HEC-DSS File and HEC-DSSVue – Time Series and Paired Data

HEC-DSS File and HEC-DSSVue – Time Series and Paired Data

HEC-DSS, USACE Hydrologic Engineering Center Data Storage System, is a type of database system to store data primarily for hydrologic and hydraulic modeling (*.dss file). HEC-DSSVue is a tool to view, edit, and visualize a HEC-DSS file. Unlike other commercial or open source databases, HEC-DSS is not a relational database: HEC-DSS uses blocks (records) to store data within a HEC-DSS file and each HEC-DSS file can have numerous blocks (records), for example, 1. time series data of river flow rate from 27 December 2005, 12:00 to 29 December 2005, 08:30 is a record (Figure 1), or 2. a paired data to define a river’s storage-flow relationship is also a record (Figure 2). Gridded data can also be stored in a HEC-DSS file which is covered by another post.

Figure 1
Figure 2

A record in HEC-DSS (download the sample dss file here) is identified or indexed by a “pathname” and a list of all the pathnames in a HEC-DSS is a catalog (Figure 3). A pathname consists of six parts which are separated by a slash “/”. A typical pathname looks like: /A/B/C/D/E/F/ and some parts can be null: ///C/D/E//.

Figure 3

Pathnames for different types of data have different naming conventions.

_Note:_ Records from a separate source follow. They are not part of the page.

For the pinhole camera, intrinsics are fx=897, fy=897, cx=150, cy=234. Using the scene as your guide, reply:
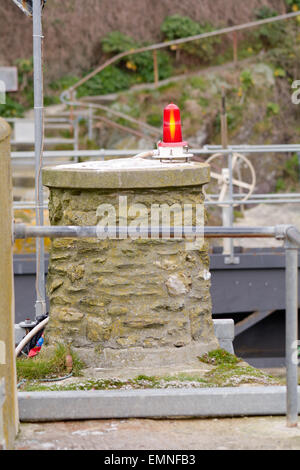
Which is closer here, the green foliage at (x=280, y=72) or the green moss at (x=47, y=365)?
the green moss at (x=47, y=365)

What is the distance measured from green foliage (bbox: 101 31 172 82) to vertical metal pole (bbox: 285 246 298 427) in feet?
52.9

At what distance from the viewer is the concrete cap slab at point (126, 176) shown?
15.5ft

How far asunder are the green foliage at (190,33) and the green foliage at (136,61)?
1.86ft

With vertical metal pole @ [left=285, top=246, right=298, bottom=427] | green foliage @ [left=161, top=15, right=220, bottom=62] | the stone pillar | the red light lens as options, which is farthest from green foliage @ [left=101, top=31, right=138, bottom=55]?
vertical metal pole @ [left=285, top=246, right=298, bottom=427]

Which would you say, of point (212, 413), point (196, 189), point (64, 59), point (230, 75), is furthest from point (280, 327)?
point (64, 59)

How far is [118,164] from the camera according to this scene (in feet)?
16.4

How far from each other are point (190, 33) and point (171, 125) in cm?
1515

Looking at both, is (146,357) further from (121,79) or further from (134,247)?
(121,79)

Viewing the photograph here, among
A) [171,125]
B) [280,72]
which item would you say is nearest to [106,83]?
[280,72]

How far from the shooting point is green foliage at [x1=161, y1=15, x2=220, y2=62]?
19594 mm

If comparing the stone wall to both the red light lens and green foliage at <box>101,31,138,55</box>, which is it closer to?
the red light lens

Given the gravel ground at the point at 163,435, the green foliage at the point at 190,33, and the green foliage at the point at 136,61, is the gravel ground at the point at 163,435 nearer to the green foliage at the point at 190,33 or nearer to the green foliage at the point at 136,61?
the green foliage at the point at 136,61

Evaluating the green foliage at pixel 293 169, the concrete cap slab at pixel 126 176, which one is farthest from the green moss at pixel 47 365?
the green foliage at pixel 293 169

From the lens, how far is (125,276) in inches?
188
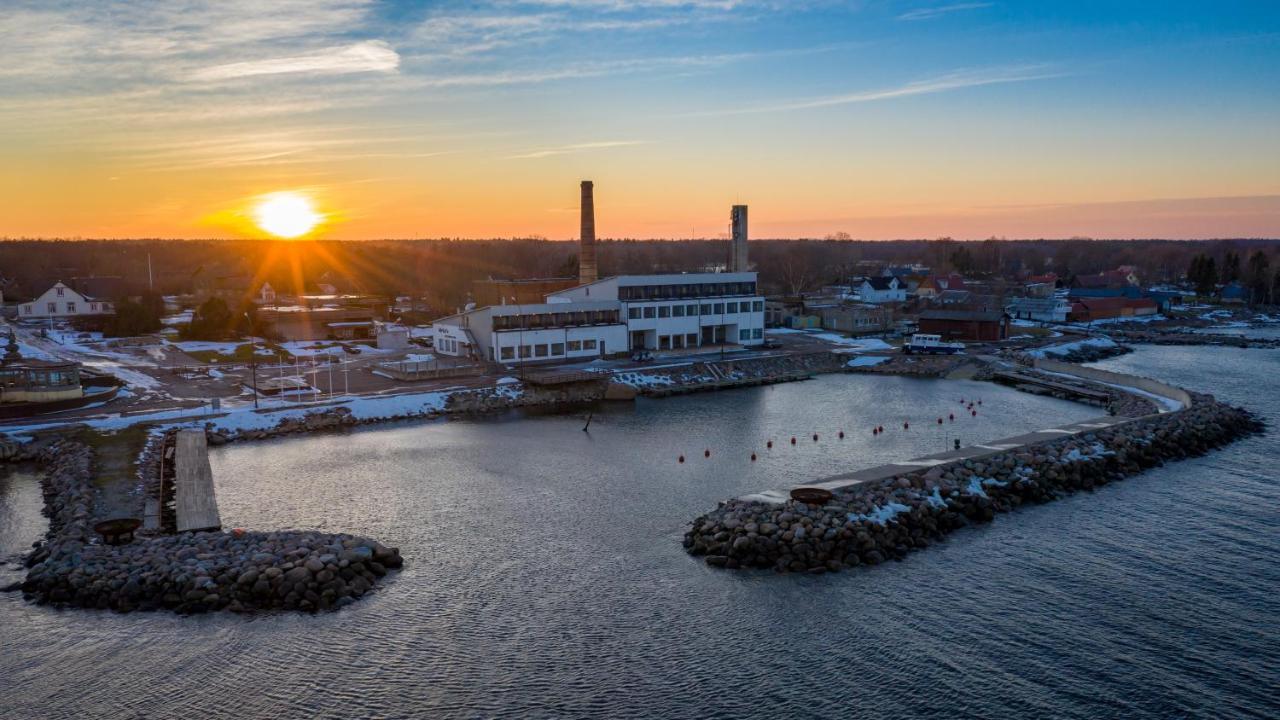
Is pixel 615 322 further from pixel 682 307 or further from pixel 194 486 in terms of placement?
pixel 194 486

  • Time Series Data (regular only, irregular time series is not covered by this post): Four types of time series data primarily for H&H modeling purpose in HEC-DSS are summarized in Table 1.
Table 1

The six parts of a time series data pathname are explained below:

  1. Part A of time series – group: can be a watershed name, project name, a river or basin name, or null;
  2. Part B of time series – location: basic location identifier, such as a USGS gage ID, a junction ID, an outlet name, or null;
  3. Part C of time series – data parameter: such as FLOW, ELEV, PRECIP-INC, STAGE, STORAGE, normally can not be null;
  4. Part D of time series – identifier for a time series start date, for example, 01JAN2005, normally can not be null;
  5. Part E of time series – identifier for time interval, for example, 15MIN, normally can not be null;
  6. Part F of time series – descriptor: any additional information can be typed in, can be null.

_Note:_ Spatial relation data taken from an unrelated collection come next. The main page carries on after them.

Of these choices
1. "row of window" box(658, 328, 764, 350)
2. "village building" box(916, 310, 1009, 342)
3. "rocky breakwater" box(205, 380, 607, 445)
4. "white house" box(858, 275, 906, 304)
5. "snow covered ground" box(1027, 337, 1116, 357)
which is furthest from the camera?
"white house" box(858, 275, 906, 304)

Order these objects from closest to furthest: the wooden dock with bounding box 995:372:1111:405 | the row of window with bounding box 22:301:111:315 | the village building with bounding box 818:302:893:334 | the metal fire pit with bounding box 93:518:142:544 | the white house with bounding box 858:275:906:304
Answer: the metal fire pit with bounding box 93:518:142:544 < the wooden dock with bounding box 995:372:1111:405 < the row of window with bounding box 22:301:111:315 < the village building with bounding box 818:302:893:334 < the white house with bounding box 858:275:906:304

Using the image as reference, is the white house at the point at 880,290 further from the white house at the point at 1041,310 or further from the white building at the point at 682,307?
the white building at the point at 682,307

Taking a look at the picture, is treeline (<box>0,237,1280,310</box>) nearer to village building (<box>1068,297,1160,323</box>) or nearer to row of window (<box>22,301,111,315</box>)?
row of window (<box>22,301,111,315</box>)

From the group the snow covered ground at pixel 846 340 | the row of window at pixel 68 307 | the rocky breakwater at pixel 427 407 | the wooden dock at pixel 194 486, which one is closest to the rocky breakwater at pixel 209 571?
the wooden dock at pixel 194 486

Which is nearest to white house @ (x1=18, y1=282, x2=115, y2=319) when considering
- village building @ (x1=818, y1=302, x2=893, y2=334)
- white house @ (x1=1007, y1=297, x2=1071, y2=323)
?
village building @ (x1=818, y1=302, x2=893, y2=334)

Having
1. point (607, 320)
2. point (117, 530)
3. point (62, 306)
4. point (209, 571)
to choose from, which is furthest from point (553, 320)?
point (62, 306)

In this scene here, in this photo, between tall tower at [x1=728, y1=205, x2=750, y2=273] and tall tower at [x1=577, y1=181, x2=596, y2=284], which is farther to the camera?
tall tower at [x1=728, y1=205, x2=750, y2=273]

Regular time series data is stored in “standard size” blocks whose length depends upon the time interval of the data. For example, monthly time interval data are stored in blocks of one decade (120 values/block), 15-min, hourly, or daily time interval data are stored in blocks of one month, and 5 sec, 10sec, 5 min or 10 min time interval values are stored in blocks of one day. The starting and ending times of a block correspond to standard calendar conventions. For example, for period average monthly flow data in the 2010’s, Part D of the pathname would be 01JAN2010, regardless of when the first valid data occurred (e.g., it could start in March 2015). For Record Number 1 in Figure 1, even though the first valid data is at 12:00 on 27 Dec 2005 (Figure 4), the Part D of its pathname is still 01DEC2005 since a 15-min interval time series data is stored in blocks of one month and the Part D starts with the first day of the month.

Figure 4

For time series data, its pathname can be condensed by switching to “Condensed Catalog” view of pathnames (Figure 5). Part D of the condensed pathname will change to time range of the entire data set for the time series.

Figure 5
  • Paired Data is a group of data to represent the relationship of two variable (x-y) or more variable (such as x-y1, y2,…). A paired data pathname also consists of six parts but they have different meanings from that of time series data.
  1. Part A of paired data – group: can be a watershed or basin name, project name, a city, county, or state name, or null;
  2. Part B of paired data – location: basic location identifier, such as a station or gage ID, a junction ID, a reservoir or river name, or null;
  3. Part C of paired data – data parameter with two names separated by a hyphen: such as ELEV-FLOW, STORAGE-FLOW, ELEV-STORAGE, and ELEV-AREA, normally can not be null. The first part is independent variable and the second part is dependent variable;
  4. Part D of paired data – descriptor to provide further descriptions of the data, usually is null for paired data;
  5. Part E of paired data – identifier for time: only used if the paired data is representative of a specific point in time usually is null;
  6. Part F of paired data – labeling descriptor: sometimes used as part of a label of paired data.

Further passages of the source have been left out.